### Task directions
Write out the entire listing below exactly, with the pictures left out.
**** Supplied material ****
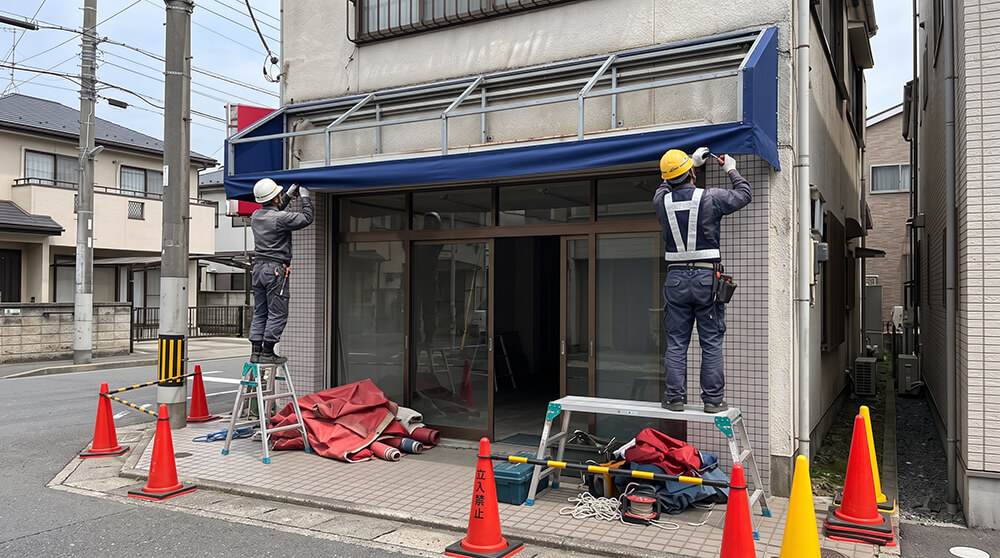 作業着の職人2人が、店舗の入口の上で、既存のフレームに新しいテント生地を張っている後ろ姿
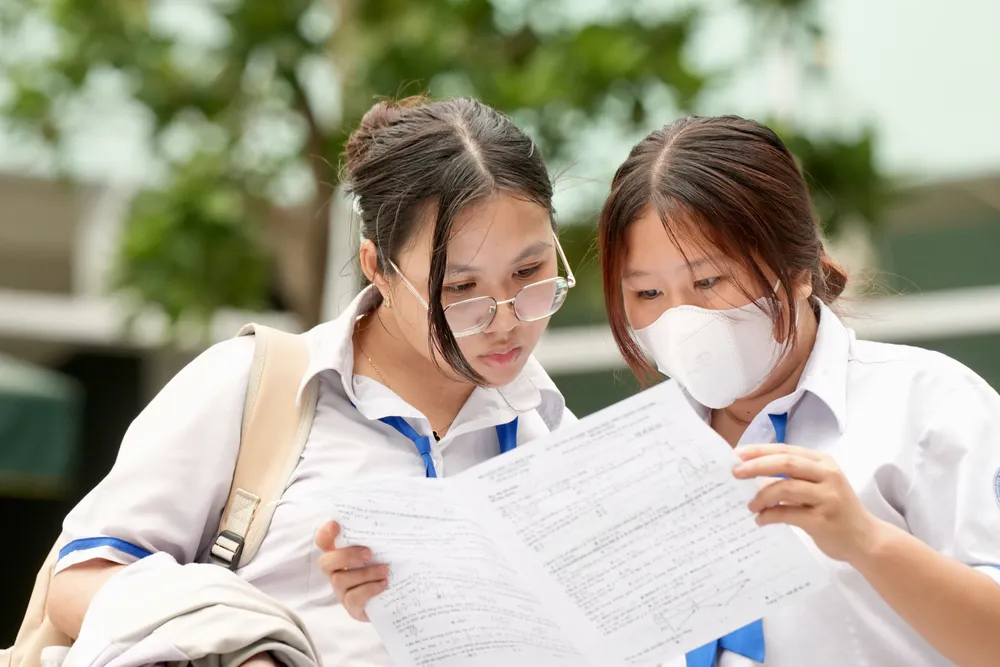  Thí sinh trao đổi đề thi Toán sau khi rời phòng thi, tại điểm thi Trường THCS Colette, quận 3, chiều 27-6. Ảnh: HOÀNG HÙNG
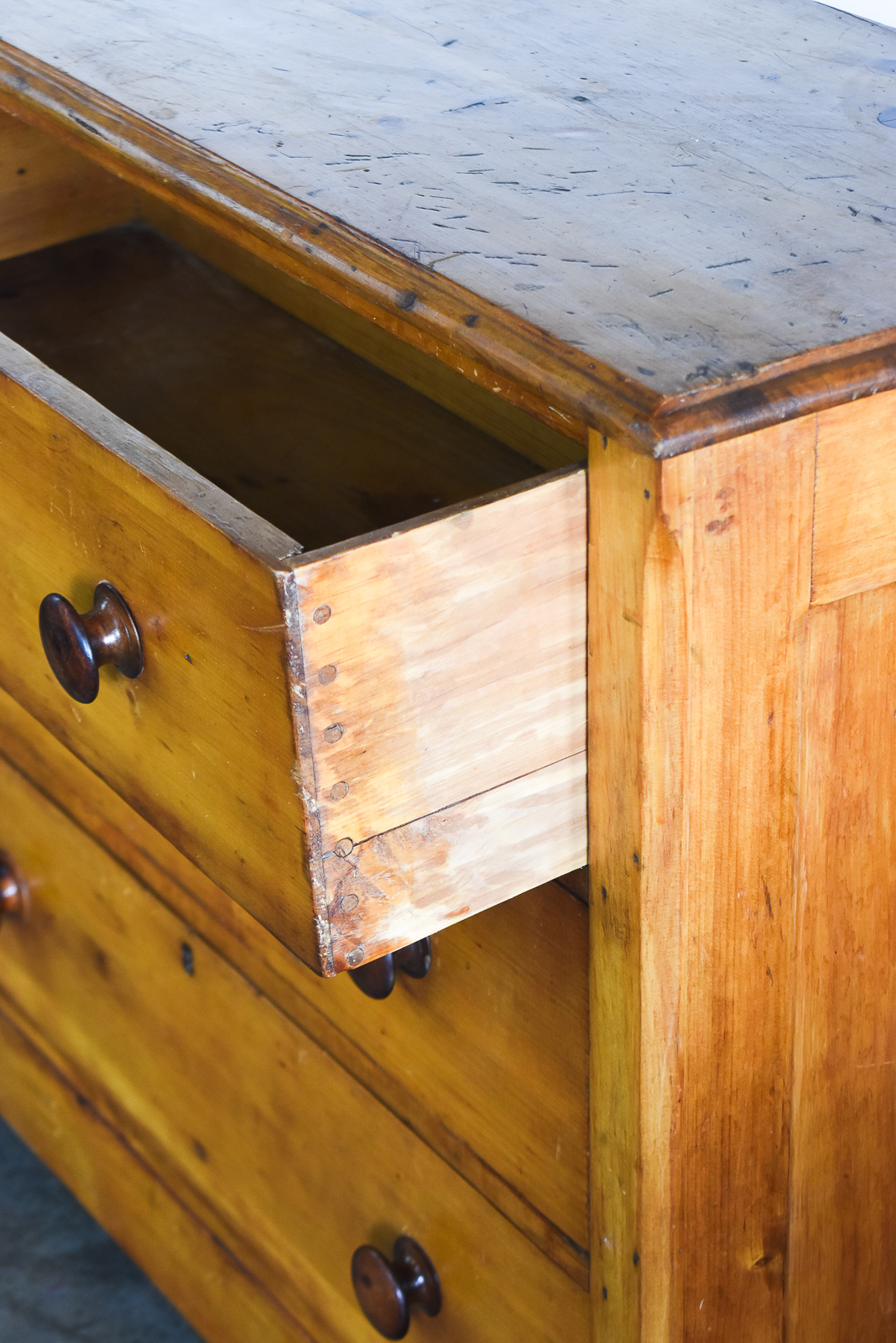 KNOTTY PINE THREE-DRAWER CHEST OF DRAWERS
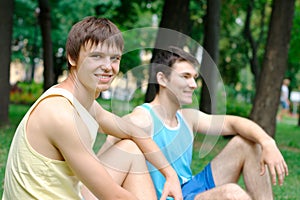 Two young man resting at the park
****
### Solution for this task
 作業着の職人2人が、店舗の入口の上で、既存のフレームに新しいテント生地を張っている後ろ姿
  Thí sinh trao đổi đề thi Toán sau khi rời phòng thi, tại điểm thi Trường THCS Colette, quận 3, chiều 27-6. Ảnh: HOÀNG HÙNG
 KNOTTY PINE THREE-DRAWER CHEST OF DRAWERS
 Two young man resting at the park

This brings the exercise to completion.